Historic cemetery in Virginia, United States

Glebe Burying Ground, also known as Glebe Cemetery, is a historic cemetery located near Swoope, Augusta County, Virginia. It is one of the oldest cemeteries in Augusta County and contains a wide variety of stones illustrating the evolution of local funerary art from the 1770s through the 19th century. The land that it sits on was purchased in 1749 to provide an income for the local Anglican parish, but it is unknown when the burying ground actually began to be used. It is now owned by the county.

It was listed on the National Register of Historic Places in 1985.

==History and description==
The Augusta Parish Vestry Book records the purchase of 200 acres of land in 1749 to serve as the income-producing glebe for the parish and to provide a site for a church and parsonage. However the threat of attack by American Indians discouraged settlement in the area and the church was finally built in Staunton in 1760. The cemetery was probably in use before then, but the earliest legible gravestone is dated 1770 and the last 1891. The vestry petitioned the Virginia General Assembly for permission to sell the bulk of the glebe lands in 1773, but the sale was not consummated until 1802. The burying ground is now owned by Augusta County and maintained by the Augusta County Historical Society.

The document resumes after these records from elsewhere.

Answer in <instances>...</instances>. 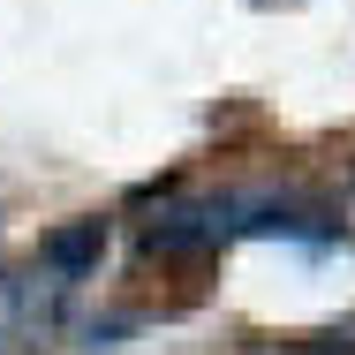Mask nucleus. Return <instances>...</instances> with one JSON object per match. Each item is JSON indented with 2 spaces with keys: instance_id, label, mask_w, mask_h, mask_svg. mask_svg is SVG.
Wrapping results in <instances>:
<instances>
[{
  "instance_id": "nucleus-3",
  "label": "nucleus",
  "mask_w": 355,
  "mask_h": 355,
  "mask_svg": "<svg viewBox=\"0 0 355 355\" xmlns=\"http://www.w3.org/2000/svg\"><path fill=\"white\" fill-rule=\"evenodd\" d=\"M325 355H348V348H340V340H325Z\"/></svg>"
},
{
  "instance_id": "nucleus-2",
  "label": "nucleus",
  "mask_w": 355,
  "mask_h": 355,
  "mask_svg": "<svg viewBox=\"0 0 355 355\" xmlns=\"http://www.w3.org/2000/svg\"><path fill=\"white\" fill-rule=\"evenodd\" d=\"M98 250H106V219H69V227H53L38 242V265L53 272V287H69V280L98 272Z\"/></svg>"
},
{
  "instance_id": "nucleus-1",
  "label": "nucleus",
  "mask_w": 355,
  "mask_h": 355,
  "mask_svg": "<svg viewBox=\"0 0 355 355\" xmlns=\"http://www.w3.org/2000/svg\"><path fill=\"white\" fill-rule=\"evenodd\" d=\"M219 234H227L219 197H212V205H166V212L144 227V250H151V257H205Z\"/></svg>"
}]
</instances>
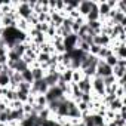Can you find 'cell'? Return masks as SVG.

"The surviving stones reflect changes in the local funerary art of Scotch-Irish, English, and German settlers and their descendants. The Glebe Burying Ground contains among its surviving components several late 18th-century stones rarely found in this area of Virginia. The two oldest grave markers are flat, horizontal slabs with head and footstones. Several similar markers have been found scattered throughout the Valley of Virginia and into Southwest Virginia.
This type of memorial generally marks older graves of more prominent people, suggested by the lengthy epitaphs inscribed on the horizontal slab. The style and decoration of these markers reflect the local German settlement. The head and footstones retain the traditional rounded shapes rather than the popular shouldered forms. Heart and floral designs reminiscent of German folk art embellish Mary Trimble's 1770 stone."

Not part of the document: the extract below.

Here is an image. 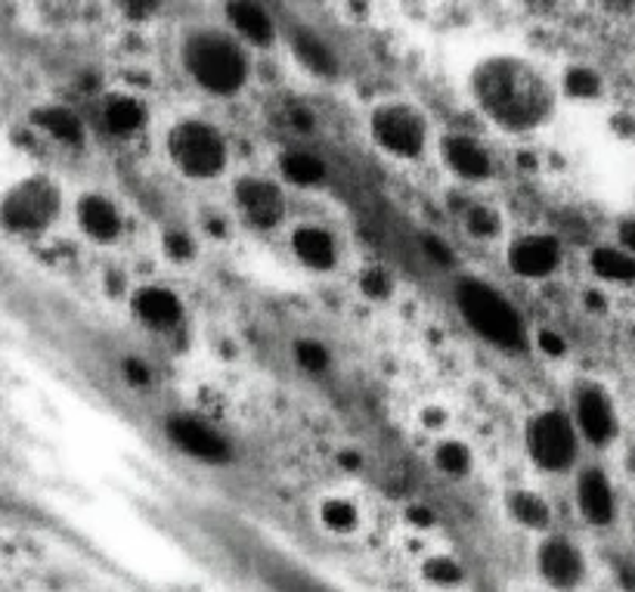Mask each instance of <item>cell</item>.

German traditions persisted through the early 19th century, gradually blending with popular Anglicized ideals. Stones from this period continue to be carved from a finely grained sandstone, a favorite material in German settled areas, but they begin to adopt a new round-shouldered form with single side decoration. Only a few graves still retain footstones. Several markers from the 1820s are inscribed in German with Gothic script, but the majority are written in English in a new style of lettering. Yet even after many of zhe Anglicized ideals had been adopted, German influence prevailed through the decoration. The six-point star design, along with an eight-point design, found on John Trimble's German stone were used on most sandstone markers through the mid-19th century. A cluster of five stars adorns the top of Trimble's 1824 marker. Even simpler stones received this decoration; a footstone with the initials "I.E." has been finished with a primitive six-point compass star. This style of stone, dating ca. 1810s through 1840s, is generally the earliest type found in Augusta County graveyards from the community plots to German and Scotch-Irish churches. As with houses, German and Anglicized ideals blended, creating distinctive local forms."

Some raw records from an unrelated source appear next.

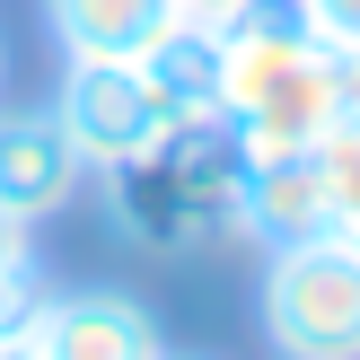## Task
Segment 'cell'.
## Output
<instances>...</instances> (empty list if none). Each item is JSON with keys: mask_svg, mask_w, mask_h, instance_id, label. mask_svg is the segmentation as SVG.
<instances>
[{"mask_svg": "<svg viewBox=\"0 0 360 360\" xmlns=\"http://www.w3.org/2000/svg\"><path fill=\"white\" fill-rule=\"evenodd\" d=\"M220 123L246 141V158H290L343 123L334 105V44L290 9L255 0L220 27Z\"/></svg>", "mask_w": 360, "mask_h": 360, "instance_id": "6da1fadb", "label": "cell"}, {"mask_svg": "<svg viewBox=\"0 0 360 360\" xmlns=\"http://www.w3.org/2000/svg\"><path fill=\"white\" fill-rule=\"evenodd\" d=\"M238 176H246V141L220 115H202V123H167L158 150L105 167L97 193H105V220H115L123 246L176 264V255L238 238Z\"/></svg>", "mask_w": 360, "mask_h": 360, "instance_id": "7a4b0ae2", "label": "cell"}, {"mask_svg": "<svg viewBox=\"0 0 360 360\" xmlns=\"http://www.w3.org/2000/svg\"><path fill=\"white\" fill-rule=\"evenodd\" d=\"M264 343L281 360H360V246L316 229L264 246Z\"/></svg>", "mask_w": 360, "mask_h": 360, "instance_id": "3957f363", "label": "cell"}, {"mask_svg": "<svg viewBox=\"0 0 360 360\" xmlns=\"http://www.w3.org/2000/svg\"><path fill=\"white\" fill-rule=\"evenodd\" d=\"M53 115H62L70 150L88 158V176L123 167V158L158 150L167 141V105L141 79V62H62V88H53Z\"/></svg>", "mask_w": 360, "mask_h": 360, "instance_id": "277c9868", "label": "cell"}, {"mask_svg": "<svg viewBox=\"0 0 360 360\" xmlns=\"http://www.w3.org/2000/svg\"><path fill=\"white\" fill-rule=\"evenodd\" d=\"M44 360H167L158 316L132 290H35V308L18 316Z\"/></svg>", "mask_w": 360, "mask_h": 360, "instance_id": "5b68a950", "label": "cell"}, {"mask_svg": "<svg viewBox=\"0 0 360 360\" xmlns=\"http://www.w3.org/2000/svg\"><path fill=\"white\" fill-rule=\"evenodd\" d=\"M79 193H88V158L70 150L62 115L0 97V211L27 220V229H44V220H62Z\"/></svg>", "mask_w": 360, "mask_h": 360, "instance_id": "8992f818", "label": "cell"}, {"mask_svg": "<svg viewBox=\"0 0 360 360\" xmlns=\"http://www.w3.org/2000/svg\"><path fill=\"white\" fill-rule=\"evenodd\" d=\"M326 229V185H316V150L290 158H246L238 176V238L255 246H299Z\"/></svg>", "mask_w": 360, "mask_h": 360, "instance_id": "52a82bcc", "label": "cell"}, {"mask_svg": "<svg viewBox=\"0 0 360 360\" xmlns=\"http://www.w3.org/2000/svg\"><path fill=\"white\" fill-rule=\"evenodd\" d=\"M176 18H185L176 0H44L62 62H141Z\"/></svg>", "mask_w": 360, "mask_h": 360, "instance_id": "ba28073f", "label": "cell"}, {"mask_svg": "<svg viewBox=\"0 0 360 360\" xmlns=\"http://www.w3.org/2000/svg\"><path fill=\"white\" fill-rule=\"evenodd\" d=\"M141 79L158 88V105H167L176 123L220 115V27H202V18H176V27L158 35L150 53H141Z\"/></svg>", "mask_w": 360, "mask_h": 360, "instance_id": "9c48e42d", "label": "cell"}, {"mask_svg": "<svg viewBox=\"0 0 360 360\" xmlns=\"http://www.w3.org/2000/svg\"><path fill=\"white\" fill-rule=\"evenodd\" d=\"M316 185H326V229L360 246V123H334L316 141Z\"/></svg>", "mask_w": 360, "mask_h": 360, "instance_id": "30bf717a", "label": "cell"}, {"mask_svg": "<svg viewBox=\"0 0 360 360\" xmlns=\"http://www.w3.org/2000/svg\"><path fill=\"white\" fill-rule=\"evenodd\" d=\"M0 290H35V229L0 211Z\"/></svg>", "mask_w": 360, "mask_h": 360, "instance_id": "8fae6325", "label": "cell"}, {"mask_svg": "<svg viewBox=\"0 0 360 360\" xmlns=\"http://www.w3.org/2000/svg\"><path fill=\"white\" fill-rule=\"evenodd\" d=\"M299 18H308L326 44H360V0H290Z\"/></svg>", "mask_w": 360, "mask_h": 360, "instance_id": "7c38bea8", "label": "cell"}, {"mask_svg": "<svg viewBox=\"0 0 360 360\" xmlns=\"http://www.w3.org/2000/svg\"><path fill=\"white\" fill-rule=\"evenodd\" d=\"M334 105L343 123H360V44H334Z\"/></svg>", "mask_w": 360, "mask_h": 360, "instance_id": "4fadbf2b", "label": "cell"}, {"mask_svg": "<svg viewBox=\"0 0 360 360\" xmlns=\"http://www.w3.org/2000/svg\"><path fill=\"white\" fill-rule=\"evenodd\" d=\"M176 9H185V18H202V27H229V18H238V9H255V0H176Z\"/></svg>", "mask_w": 360, "mask_h": 360, "instance_id": "5bb4252c", "label": "cell"}, {"mask_svg": "<svg viewBox=\"0 0 360 360\" xmlns=\"http://www.w3.org/2000/svg\"><path fill=\"white\" fill-rule=\"evenodd\" d=\"M35 290H44V281H35ZM35 290H0V334H18V316L35 308Z\"/></svg>", "mask_w": 360, "mask_h": 360, "instance_id": "9a60e30c", "label": "cell"}, {"mask_svg": "<svg viewBox=\"0 0 360 360\" xmlns=\"http://www.w3.org/2000/svg\"><path fill=\"white\" fill-rule=\"evenodd\" d=\"M0 360H44V352H35L27 334H0Z\"/></svg>", "mask_w": 360, "mask_h": 360, "instance_id": "2e32d148", "label": "cell"}, {"mask_svg": "<svg viewBox=\"0 0 360 360\" xmlns=\"http://www.w3.org/2000/svg\"><path fill=\"white\" fill-rule=\"evenodd\" d=\"M0 97H9V35H0Z\"/></svg>", "mask_w": 360, "mask_h": 360, "instance_id": "e0dca14e", "label": "cell"}]
</instances>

"By the mid-19th century, sandstone had been abandoned for the popular white marble "memorials," and round-shouldered forms had yielded to the square-shouldered shapes. These stones were embellished with the romantic images that characterized the Victorian obsession with death. Marth Ewing's 1855 marker illustrates this rich vocabulary with its willow, urn, and obelisk decoration. By the end of the century, much of the decoration had been abandoned, and the stones became smaller, chunkier, and more austere. The most recent stone is an 1891 marker for Esteline Thompson."